PASSAGE SHOWN -
'''
‘Do I think that railways will do away with canals in time? No, sir; I don’t. Because, you see, there’s lots of goods as don’t well bear the packing and unpacking as is necessary for railway travelling, as can be put straight on board a barge and never be shaken even, till they are unloaded just at the very place where they are wanted. And lots of other goods there are that we can carry cheaper than the railway, where a day or two more on the road don’t matter. Besides which, there’s plenty of brickfields, collieries, ironworks, and such like just on the canal banks and some distance from railroads, that will always use barges to save the expense of carting; so that I don’t think canals will go out of fashion yet awhile. And that’s why I’m glad to hear as they’re passing an Act to do something for the poor children. You see it’s just this way, sir: our people as a rule don’t know how to read and write themselves, most of ’em having been on the boats since they could remember, and therefore they don’t see why they shouldn’t have the advantage of their children’s assistance in working the barge, the same as their fathers had.
'''
Data records
'''
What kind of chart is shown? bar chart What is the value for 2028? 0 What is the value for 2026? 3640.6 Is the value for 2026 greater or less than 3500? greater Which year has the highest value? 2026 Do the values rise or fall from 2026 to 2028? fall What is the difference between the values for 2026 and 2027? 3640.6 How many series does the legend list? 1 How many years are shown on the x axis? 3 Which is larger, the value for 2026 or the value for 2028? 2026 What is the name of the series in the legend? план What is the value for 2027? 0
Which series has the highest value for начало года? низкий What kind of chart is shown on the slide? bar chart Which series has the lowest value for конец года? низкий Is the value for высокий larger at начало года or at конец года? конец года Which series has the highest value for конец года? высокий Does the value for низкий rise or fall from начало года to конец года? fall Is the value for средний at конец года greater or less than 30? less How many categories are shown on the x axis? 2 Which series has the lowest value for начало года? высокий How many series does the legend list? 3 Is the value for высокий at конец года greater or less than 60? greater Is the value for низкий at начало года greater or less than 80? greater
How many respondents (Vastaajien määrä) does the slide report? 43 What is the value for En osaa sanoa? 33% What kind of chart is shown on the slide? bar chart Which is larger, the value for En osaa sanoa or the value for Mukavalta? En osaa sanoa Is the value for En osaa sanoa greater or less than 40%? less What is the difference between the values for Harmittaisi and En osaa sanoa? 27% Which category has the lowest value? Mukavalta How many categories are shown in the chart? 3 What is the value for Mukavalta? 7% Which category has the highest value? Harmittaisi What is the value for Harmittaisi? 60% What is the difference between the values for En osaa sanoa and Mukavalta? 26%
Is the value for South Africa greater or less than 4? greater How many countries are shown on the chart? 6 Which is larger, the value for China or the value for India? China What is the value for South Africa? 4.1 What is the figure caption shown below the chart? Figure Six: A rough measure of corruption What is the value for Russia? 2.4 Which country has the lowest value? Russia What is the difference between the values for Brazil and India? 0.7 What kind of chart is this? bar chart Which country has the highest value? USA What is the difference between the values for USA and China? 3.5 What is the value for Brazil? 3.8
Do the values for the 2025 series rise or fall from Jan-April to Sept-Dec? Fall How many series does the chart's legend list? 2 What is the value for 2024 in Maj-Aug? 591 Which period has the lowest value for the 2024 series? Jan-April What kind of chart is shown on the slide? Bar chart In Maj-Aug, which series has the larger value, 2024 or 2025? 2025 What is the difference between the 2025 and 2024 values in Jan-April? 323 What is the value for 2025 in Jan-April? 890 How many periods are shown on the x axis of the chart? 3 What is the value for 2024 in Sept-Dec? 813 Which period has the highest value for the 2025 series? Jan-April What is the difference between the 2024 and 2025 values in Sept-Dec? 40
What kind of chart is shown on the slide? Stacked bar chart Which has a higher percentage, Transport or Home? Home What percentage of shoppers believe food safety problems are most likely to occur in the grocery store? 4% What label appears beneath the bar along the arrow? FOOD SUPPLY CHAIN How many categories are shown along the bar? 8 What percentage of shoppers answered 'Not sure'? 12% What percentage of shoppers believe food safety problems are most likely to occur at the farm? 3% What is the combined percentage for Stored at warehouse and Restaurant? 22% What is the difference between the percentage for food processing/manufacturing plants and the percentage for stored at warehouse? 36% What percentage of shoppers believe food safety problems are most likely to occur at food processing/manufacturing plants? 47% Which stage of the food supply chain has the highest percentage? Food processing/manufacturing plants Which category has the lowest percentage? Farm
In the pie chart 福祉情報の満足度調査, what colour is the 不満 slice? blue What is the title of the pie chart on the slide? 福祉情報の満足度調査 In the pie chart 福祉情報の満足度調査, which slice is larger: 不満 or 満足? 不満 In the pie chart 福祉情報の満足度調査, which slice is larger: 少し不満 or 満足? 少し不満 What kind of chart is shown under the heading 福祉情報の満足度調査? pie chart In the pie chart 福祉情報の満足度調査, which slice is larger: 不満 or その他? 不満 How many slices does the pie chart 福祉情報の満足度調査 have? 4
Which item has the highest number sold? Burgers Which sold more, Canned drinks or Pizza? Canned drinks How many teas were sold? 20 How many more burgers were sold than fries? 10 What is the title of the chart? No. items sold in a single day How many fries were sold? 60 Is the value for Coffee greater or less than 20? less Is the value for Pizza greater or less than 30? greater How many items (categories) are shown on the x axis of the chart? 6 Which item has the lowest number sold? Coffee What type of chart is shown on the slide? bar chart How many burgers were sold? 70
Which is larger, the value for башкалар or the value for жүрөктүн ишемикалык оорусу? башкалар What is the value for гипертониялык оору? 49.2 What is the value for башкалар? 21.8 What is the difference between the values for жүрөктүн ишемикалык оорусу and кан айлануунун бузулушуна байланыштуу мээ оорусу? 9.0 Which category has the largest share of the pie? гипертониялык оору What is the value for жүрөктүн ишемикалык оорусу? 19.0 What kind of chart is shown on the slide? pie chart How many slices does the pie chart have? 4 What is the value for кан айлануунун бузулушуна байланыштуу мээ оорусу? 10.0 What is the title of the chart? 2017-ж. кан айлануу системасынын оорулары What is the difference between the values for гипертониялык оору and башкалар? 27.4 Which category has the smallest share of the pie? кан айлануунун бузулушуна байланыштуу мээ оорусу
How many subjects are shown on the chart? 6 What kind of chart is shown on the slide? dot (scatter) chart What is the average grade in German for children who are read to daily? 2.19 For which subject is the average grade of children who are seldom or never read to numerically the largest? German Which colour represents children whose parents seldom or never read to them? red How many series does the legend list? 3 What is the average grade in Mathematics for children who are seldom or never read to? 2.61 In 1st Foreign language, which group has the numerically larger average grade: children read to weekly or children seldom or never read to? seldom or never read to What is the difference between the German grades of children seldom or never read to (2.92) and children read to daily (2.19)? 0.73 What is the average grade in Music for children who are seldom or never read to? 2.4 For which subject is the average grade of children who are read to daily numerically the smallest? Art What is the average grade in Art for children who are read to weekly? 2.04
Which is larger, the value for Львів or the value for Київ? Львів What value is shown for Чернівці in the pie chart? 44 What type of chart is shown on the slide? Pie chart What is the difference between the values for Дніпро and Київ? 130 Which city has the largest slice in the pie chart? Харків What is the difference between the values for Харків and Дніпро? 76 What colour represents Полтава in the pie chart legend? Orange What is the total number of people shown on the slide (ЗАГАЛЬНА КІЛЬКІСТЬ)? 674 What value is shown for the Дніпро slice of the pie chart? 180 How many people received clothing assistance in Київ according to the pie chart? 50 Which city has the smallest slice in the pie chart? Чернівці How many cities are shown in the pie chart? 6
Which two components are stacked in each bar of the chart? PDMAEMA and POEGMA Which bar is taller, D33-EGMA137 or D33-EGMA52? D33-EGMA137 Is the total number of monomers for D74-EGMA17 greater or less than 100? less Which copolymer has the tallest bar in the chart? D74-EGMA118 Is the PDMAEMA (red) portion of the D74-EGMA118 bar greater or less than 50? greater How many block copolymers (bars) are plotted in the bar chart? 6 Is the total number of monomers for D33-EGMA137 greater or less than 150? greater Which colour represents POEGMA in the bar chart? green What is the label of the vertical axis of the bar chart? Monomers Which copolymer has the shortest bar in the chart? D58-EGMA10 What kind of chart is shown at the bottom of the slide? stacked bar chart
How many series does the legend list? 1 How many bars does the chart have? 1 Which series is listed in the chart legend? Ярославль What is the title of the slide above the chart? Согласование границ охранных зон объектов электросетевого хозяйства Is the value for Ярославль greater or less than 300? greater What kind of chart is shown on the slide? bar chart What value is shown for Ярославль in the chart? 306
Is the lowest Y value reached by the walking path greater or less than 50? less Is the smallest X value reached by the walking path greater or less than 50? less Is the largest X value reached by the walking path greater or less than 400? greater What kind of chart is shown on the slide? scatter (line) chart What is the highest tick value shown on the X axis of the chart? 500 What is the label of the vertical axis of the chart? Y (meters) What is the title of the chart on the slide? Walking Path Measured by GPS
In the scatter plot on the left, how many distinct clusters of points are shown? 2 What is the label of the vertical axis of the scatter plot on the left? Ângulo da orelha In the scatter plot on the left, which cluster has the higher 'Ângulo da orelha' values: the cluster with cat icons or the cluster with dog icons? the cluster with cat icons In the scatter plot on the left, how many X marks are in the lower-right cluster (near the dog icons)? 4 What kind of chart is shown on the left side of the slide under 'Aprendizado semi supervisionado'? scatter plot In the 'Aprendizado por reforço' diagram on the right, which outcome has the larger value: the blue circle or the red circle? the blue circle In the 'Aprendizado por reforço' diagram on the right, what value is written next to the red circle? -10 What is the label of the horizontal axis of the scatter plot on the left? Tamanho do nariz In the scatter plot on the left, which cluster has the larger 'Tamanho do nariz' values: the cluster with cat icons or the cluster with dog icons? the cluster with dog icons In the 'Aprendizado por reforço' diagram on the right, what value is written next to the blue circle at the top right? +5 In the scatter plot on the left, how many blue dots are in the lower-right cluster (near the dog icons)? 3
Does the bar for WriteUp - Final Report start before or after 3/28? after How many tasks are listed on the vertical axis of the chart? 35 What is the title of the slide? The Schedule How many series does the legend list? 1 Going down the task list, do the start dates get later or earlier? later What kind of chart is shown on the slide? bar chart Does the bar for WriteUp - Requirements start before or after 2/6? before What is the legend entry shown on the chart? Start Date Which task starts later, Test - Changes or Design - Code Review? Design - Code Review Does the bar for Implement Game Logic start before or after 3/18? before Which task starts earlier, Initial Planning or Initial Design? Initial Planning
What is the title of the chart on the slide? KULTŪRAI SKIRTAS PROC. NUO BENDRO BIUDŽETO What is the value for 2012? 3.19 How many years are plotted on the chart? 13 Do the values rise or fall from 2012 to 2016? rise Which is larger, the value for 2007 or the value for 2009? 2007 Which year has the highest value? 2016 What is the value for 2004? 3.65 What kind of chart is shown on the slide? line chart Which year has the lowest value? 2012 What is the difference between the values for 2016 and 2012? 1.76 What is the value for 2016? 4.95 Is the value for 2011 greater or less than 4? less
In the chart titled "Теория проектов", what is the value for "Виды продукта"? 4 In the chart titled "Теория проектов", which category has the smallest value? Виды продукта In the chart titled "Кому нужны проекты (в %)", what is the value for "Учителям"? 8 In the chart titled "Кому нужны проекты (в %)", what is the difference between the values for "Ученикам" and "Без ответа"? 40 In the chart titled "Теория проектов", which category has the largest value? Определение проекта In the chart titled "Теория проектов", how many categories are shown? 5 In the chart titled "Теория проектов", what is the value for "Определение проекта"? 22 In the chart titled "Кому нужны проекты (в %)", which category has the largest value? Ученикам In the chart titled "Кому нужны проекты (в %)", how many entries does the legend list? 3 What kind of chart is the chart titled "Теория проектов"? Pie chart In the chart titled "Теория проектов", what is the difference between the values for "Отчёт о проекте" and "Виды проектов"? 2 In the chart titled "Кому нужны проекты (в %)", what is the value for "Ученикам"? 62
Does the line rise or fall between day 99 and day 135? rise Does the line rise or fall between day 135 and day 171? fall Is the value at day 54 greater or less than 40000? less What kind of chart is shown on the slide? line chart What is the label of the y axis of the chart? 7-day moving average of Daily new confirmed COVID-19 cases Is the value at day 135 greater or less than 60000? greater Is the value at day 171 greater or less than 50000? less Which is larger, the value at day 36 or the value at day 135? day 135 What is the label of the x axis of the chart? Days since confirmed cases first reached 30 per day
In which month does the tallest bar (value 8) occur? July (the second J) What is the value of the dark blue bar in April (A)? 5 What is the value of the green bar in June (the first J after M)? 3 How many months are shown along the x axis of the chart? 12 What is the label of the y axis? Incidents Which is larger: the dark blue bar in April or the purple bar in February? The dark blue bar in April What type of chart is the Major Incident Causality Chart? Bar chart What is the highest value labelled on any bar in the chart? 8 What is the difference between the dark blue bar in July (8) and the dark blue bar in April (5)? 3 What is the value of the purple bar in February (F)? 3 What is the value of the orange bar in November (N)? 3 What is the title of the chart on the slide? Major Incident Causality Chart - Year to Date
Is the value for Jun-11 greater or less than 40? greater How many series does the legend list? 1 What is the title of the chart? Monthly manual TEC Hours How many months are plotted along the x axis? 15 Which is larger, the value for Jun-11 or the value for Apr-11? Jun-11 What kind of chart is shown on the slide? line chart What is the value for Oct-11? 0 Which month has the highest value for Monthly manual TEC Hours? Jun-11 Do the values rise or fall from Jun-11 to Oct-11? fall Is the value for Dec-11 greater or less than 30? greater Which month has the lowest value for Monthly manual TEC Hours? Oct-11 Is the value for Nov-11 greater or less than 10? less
'''
WORK TASK 1 - The passage about canals names the kinds of works on canal banks that will keep using barges. List all of them.
WORK TASK 2 - Sum up the passage about canals in two sentences.
Rely only on the passage about canals when doing the work.

EXERCISE OUTPUT 1 - brickfields, collieries, ironworks

EXERCISE OUTPUT 2 - The speaker believes railways will not replace canals, since many goods travel better or cheaper by barge and works on the canal banks will keep using barges to avoid carting costs. The speaker is glad an Act is being passed for the poor children, because boat people mostly cannot read or write and want their children's help in working the barge as their fathers had.